## Source text

— begin —

ADMIRAL MICHAEL M. GILDAY: Good morning, Pascagoula. What a great, beautiful southern Mississippi morning and a great Navy day. It is an honor and my privilege to be here today to join you for the christening of this great warship.
Mrs. Lucas, Mrs. Reynolds, matrons of honor, and other members of the Lucas family, Senator Wicker, Congressman Palazzo, Secretary Berger, Congressman Guests, distinguished guests, shipmates, in February of 1945, a 17-year-old Marine waded through enemy waters, flanked only by his fire team, as they moved towards the sound of fire and into the battle for Iwo Jima.
Today, we christen this incredible ship you see behind us, and in the coming year 350 of our nation’s finest sailors will put to sea this destroyer named Jack H. Lucas, for whom the bell nearly tolled on a tiny island made of godforsaken rock, sand, and volcanic ash.
But this was no ordinary man. This was the United States Marine who jumped on not one but two grenades to save the lives of his team. Because he survived, and as the story has been told today, many believed and perhaps he was, indestructible.
So for a ship that aspires to shield our nation and defend freedom, the name Jack H. Lucas is not only fitting but it signifies the bravery and the toughness for which this ship must always strive to emulate.
Today, we not only christen the USS Jack H. Lucas but we celebrate the evolution of the American destroyer and the tenacity of our sailors who, throughout history, have driven these ships into harm’s way.

— end —

## Dataset section
— begin —

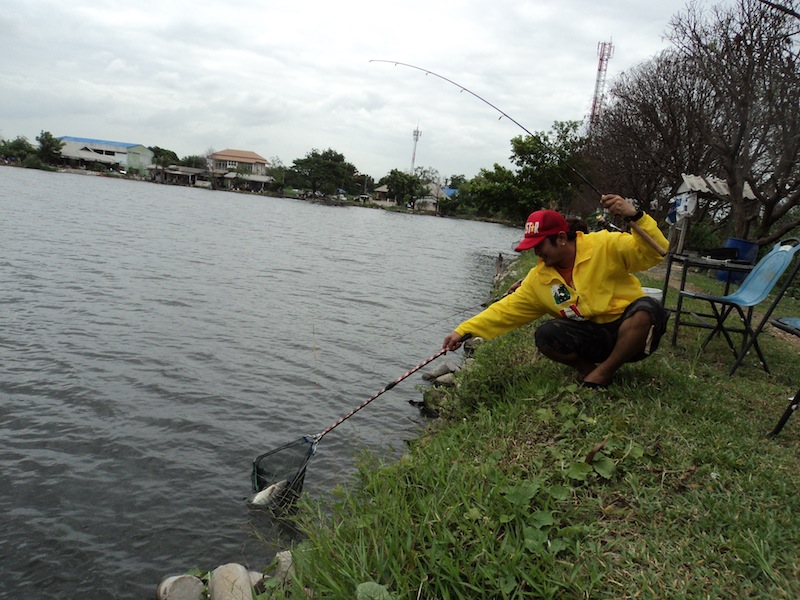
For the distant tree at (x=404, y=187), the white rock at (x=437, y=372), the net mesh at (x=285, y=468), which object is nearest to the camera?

— end —

## What to do
**a)** According to the christening speech, how many sailors will take the destroyer to sea in the coming year?
**b)** Carry on the christening speech, picking up after its final sentence.

## Answer list
**a)** 350 sailors.

**b)**
In times past, it has often been the strength of our fleet that has tipped the scales of conflict against our adversaries. Our role in the world has never been an easy one. It should not be. It has required not only strength but it requires sacrifice. That is the price that we pay for our commitment to our ideals and a vision for a safe and secure world for our children and for their children.
Throughout its history the American destroyer embodies our nation’s strength and willingness to serve. Multi-mission by design, destroyers charge into contested environments to protect convoys or protect capital ships so that we can control the seas and defend the cause of freedom around the world.
A destroyer at flank speed is a not so gentle reminder to every nation that we will bear any burden and support any friend, oppose any foe, to assure the survival and the success of liberty. Perhaps there is no finer example of our destroyers’ place in history than that of Leyte Gulf, and if you’d bear with me for just a short story.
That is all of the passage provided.